(INSTRUCTIONS TO FOLLOW) Render the items as a Markdown table with the columns "Number" and "Entry", starting at the line that contains "Looking at this photo, does" and ending at the last line of the items. Number the rows from 1, and leave out blank lines.
--- Start of EXERCISE INPUTS ---
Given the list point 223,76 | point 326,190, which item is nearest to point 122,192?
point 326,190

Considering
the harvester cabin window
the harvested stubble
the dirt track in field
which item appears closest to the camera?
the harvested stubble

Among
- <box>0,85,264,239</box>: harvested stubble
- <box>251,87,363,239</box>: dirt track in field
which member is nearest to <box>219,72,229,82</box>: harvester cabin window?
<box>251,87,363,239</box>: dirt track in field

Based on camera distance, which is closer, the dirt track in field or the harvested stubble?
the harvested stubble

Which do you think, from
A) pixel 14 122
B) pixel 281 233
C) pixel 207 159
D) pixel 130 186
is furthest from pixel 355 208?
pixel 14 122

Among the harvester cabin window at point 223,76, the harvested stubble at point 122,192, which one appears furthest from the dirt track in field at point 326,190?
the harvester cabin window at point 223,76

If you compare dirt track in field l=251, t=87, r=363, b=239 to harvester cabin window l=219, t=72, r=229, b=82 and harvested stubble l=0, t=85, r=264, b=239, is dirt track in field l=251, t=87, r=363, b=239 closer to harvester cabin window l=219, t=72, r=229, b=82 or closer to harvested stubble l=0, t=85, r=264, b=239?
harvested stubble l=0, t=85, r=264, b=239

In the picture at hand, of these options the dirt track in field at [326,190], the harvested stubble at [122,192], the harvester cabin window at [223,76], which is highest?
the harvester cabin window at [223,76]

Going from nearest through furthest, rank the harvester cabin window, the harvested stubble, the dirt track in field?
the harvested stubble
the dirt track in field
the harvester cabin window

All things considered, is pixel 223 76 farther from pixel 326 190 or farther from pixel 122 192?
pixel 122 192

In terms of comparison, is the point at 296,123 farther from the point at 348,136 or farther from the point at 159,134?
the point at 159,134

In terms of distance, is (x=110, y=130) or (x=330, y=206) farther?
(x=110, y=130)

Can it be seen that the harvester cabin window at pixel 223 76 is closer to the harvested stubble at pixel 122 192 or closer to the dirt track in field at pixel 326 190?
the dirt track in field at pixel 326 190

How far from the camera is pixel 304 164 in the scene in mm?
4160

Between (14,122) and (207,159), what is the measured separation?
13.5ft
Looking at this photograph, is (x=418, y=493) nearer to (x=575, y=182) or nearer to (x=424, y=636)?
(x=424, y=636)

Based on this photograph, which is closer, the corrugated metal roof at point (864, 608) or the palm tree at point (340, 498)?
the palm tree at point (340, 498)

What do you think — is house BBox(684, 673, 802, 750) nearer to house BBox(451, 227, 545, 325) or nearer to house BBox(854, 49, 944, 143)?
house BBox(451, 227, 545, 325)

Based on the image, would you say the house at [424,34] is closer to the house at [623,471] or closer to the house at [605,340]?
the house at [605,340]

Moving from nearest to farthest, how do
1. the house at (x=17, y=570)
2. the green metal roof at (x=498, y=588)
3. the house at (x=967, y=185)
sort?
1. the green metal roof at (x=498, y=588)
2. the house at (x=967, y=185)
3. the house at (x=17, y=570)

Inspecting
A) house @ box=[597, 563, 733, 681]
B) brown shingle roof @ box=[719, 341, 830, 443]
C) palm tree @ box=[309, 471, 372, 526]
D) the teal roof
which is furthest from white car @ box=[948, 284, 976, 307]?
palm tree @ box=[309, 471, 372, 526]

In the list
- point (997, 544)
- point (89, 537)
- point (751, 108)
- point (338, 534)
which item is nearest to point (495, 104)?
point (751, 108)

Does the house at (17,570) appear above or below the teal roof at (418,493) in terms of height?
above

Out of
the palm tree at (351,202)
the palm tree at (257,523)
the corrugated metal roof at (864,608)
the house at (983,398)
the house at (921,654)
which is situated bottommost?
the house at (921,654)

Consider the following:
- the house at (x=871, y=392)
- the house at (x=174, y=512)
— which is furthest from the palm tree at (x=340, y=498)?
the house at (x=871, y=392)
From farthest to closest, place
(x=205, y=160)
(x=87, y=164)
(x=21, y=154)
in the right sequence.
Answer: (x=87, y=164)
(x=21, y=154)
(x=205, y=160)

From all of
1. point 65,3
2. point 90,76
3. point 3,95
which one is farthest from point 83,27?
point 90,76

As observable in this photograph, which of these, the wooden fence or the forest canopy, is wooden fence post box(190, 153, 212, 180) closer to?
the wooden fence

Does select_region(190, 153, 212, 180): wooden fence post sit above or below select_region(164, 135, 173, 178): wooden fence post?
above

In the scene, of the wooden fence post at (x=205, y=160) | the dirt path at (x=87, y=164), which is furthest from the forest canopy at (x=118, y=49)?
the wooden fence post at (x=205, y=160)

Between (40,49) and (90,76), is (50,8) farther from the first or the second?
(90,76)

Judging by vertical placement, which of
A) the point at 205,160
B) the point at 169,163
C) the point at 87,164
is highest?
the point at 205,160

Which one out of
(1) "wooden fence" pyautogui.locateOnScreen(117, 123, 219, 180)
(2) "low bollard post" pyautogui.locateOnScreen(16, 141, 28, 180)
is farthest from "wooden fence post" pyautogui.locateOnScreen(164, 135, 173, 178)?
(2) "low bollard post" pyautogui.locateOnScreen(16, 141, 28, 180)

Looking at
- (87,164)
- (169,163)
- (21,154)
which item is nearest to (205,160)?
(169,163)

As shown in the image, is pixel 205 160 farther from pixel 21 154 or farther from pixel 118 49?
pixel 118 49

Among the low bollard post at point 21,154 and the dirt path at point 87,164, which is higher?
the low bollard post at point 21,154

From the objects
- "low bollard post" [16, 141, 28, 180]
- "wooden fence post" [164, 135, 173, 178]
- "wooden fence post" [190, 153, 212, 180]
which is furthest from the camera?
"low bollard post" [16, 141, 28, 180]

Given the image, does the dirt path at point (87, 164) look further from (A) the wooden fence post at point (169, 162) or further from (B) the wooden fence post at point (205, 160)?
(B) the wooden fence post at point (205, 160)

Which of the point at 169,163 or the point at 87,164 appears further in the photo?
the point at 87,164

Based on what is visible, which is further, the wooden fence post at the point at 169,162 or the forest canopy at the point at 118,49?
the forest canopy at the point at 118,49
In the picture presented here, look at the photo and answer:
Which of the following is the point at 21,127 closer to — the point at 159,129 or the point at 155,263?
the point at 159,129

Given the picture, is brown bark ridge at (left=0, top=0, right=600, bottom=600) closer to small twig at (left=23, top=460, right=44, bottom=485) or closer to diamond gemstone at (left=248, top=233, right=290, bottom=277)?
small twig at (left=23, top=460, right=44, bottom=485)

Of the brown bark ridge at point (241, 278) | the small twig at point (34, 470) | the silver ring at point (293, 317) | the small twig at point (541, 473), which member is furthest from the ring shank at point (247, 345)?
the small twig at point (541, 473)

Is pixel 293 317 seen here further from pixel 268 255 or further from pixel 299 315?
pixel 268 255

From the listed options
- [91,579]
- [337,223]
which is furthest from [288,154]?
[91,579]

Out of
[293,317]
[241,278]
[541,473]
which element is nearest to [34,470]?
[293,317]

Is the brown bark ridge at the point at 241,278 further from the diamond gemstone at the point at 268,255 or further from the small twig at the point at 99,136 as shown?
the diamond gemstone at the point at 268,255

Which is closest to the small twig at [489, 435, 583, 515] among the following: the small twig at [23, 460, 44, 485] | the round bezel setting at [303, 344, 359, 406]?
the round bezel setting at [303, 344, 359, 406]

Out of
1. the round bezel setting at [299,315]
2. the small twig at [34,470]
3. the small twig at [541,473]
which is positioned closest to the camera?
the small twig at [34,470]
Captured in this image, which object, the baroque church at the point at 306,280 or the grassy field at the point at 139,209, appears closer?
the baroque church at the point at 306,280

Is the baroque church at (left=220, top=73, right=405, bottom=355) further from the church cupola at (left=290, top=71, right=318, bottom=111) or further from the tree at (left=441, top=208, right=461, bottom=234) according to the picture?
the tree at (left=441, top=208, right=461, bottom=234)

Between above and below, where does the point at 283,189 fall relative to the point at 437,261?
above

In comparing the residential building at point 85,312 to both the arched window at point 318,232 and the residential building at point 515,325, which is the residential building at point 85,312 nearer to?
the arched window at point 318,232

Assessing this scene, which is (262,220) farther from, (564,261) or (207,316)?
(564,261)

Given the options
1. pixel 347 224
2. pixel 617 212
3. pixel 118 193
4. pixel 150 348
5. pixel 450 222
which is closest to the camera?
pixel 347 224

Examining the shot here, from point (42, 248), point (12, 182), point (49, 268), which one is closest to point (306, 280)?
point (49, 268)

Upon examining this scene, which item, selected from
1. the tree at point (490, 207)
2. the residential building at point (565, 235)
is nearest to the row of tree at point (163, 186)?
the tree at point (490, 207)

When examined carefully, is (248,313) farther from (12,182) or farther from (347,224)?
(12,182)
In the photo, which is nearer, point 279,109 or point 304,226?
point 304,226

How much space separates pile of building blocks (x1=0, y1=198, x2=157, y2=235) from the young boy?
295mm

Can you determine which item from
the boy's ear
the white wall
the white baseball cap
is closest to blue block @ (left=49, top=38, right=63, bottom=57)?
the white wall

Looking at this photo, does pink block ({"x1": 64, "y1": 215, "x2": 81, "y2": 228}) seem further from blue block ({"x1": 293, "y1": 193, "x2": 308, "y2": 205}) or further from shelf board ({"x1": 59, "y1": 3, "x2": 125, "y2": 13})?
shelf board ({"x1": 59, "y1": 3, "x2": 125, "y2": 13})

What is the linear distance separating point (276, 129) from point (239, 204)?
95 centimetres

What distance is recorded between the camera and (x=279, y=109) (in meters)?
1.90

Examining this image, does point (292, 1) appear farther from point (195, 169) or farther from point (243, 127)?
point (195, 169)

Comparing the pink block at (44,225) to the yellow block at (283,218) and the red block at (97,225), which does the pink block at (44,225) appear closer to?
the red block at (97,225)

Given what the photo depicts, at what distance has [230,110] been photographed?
--- End of EXERCISE INPUTS ---
(ANSWER TO THIS EXERCISE)
| Number | Entry |
|---|---|
| 1 | Looking at this photo, does pink block ({"x1": 64, "y1": 215, "x2": 81, "y2": 228}) seem further from blue block ({"x1": 293, "y1": 193, "x2": 308, "y2": 205}) or further from shelf board ({"x1": 59, "y1": 3, "x2": 125, "y2": 13})? |
| 2 | shelf board ({"x1": 59, "y1": 3, "x2": 125, "y2": 13}) |
| 3 | What is the linear distance separating point (276, 129) from point (239, 204)? |
| 4 | 95 centimetres |
| 5 | What distance is recorded between the camera and (x=279, y=109) (in meters)? |
| 6 | 1.90 |
| 7 | Examining this image, does point (292, 1) appear farther from point (195, 169) or farther from point (243, 127)? |
| 8 | point (195, 169) |
| 9 | Comparing the pink block at (44,225) to the yellow block at (283,218) and the red block at (97,225), which does the pink block at (44,225) appear closer to? |
| 10 | the red block at (97,225) |
| 11 | Given what the photo depicts, at what distance has [230,110] been photographed? |